Electric car revolution to change metal recycling – Report
Reuters reported that recycling companies are honing processes to extract metals from old batteries more cheaply and efficiently so they can capitalize on an expected shortfall in materials such as cobalt and lithium when sales of electric cars take off. The main obstacle recyclers face now is a shortage of spent batteries to recycle to make their technology cost-effective, but those at the forefront of the industry are confident the supply, and profits, will come.
Albrecht Melber, co-managing director of German recycling firm Accurec, said “The value of lithium carbonate and natural or synthetic graphite has doubled or tripled in the last three or four years, becoming the most valuable materials besides cobalt in the automotive battery. There are big values that can be recycled in the future.”
Electric vehicle sales are expected to pass 14 million a year by 2025 from less than a million now, fuelling a surge in the consumption of battery materials.

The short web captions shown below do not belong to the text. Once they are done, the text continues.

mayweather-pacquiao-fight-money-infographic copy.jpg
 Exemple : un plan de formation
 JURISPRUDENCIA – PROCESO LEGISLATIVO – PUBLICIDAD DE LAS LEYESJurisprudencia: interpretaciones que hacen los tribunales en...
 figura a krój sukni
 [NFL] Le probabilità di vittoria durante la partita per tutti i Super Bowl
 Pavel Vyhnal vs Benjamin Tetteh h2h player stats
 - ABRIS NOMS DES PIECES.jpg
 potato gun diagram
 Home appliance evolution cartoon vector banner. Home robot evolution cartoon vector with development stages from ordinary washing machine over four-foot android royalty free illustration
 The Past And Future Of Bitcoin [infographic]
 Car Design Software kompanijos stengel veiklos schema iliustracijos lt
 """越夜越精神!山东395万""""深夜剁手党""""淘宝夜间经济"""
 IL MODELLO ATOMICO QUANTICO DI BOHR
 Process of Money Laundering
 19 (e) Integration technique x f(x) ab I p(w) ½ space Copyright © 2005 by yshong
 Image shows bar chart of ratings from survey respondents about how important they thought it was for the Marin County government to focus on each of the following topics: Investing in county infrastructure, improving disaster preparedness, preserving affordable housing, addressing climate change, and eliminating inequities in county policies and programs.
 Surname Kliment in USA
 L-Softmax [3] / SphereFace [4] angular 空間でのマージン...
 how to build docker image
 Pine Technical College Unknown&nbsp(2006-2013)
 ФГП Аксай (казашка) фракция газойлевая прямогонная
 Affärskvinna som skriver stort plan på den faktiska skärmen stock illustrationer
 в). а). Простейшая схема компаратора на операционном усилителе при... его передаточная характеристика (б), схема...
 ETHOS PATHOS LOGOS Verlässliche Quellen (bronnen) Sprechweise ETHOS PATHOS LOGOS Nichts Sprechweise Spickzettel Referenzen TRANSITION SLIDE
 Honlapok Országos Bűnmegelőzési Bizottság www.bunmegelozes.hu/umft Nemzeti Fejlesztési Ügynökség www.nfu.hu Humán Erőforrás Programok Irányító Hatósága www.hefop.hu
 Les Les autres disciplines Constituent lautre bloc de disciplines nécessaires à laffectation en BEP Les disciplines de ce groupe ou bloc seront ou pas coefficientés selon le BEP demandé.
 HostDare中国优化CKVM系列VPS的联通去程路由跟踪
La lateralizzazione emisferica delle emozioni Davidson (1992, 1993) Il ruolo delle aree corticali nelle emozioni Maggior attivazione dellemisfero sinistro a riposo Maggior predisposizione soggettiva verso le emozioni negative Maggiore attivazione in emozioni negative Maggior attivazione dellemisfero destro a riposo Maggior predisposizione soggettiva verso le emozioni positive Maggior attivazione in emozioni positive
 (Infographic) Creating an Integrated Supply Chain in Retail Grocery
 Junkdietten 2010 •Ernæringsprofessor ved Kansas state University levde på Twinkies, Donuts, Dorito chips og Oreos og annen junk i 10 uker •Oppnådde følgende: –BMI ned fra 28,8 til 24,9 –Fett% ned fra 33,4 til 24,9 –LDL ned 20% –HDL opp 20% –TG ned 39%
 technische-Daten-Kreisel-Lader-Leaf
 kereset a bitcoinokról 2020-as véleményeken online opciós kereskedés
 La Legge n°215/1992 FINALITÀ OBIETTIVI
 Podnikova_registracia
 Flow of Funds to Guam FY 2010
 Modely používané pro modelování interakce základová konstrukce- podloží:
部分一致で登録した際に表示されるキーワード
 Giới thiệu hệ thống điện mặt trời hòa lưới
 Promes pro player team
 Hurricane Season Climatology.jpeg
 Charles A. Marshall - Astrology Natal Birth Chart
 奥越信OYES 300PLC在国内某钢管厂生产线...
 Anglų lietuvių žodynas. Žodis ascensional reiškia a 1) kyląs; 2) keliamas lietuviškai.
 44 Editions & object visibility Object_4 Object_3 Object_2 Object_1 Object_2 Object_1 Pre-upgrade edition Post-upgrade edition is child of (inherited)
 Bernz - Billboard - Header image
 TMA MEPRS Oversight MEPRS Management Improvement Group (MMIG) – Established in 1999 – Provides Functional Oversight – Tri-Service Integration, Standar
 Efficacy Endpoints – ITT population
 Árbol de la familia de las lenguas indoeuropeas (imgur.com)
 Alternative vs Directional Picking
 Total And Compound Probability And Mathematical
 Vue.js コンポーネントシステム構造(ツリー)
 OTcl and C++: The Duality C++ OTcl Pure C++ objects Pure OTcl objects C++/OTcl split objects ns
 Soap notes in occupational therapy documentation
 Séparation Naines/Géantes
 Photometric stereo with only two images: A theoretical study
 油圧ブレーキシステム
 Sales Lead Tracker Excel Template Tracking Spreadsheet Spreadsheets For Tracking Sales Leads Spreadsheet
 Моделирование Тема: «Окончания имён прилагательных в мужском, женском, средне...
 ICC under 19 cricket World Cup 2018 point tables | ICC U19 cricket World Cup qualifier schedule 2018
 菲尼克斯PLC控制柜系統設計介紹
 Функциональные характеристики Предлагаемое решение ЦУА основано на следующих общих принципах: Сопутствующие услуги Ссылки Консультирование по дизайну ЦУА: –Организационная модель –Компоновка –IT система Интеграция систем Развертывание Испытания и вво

Data specialist Benchmark Mineral Intelligence predicts the industry will need an extra 30,000 tonnes of cobalt and 81,000 tonnes of lithium a year to meet demand by 2021. Commodity research group CRU expects 11,600 tonnes of cobalt to come from recycling in 2021, up from 7,110 a year now, and 24,900 tonnes by 2026, accounting for 9.7 percent and 17.9 percent of the total market supply respectively.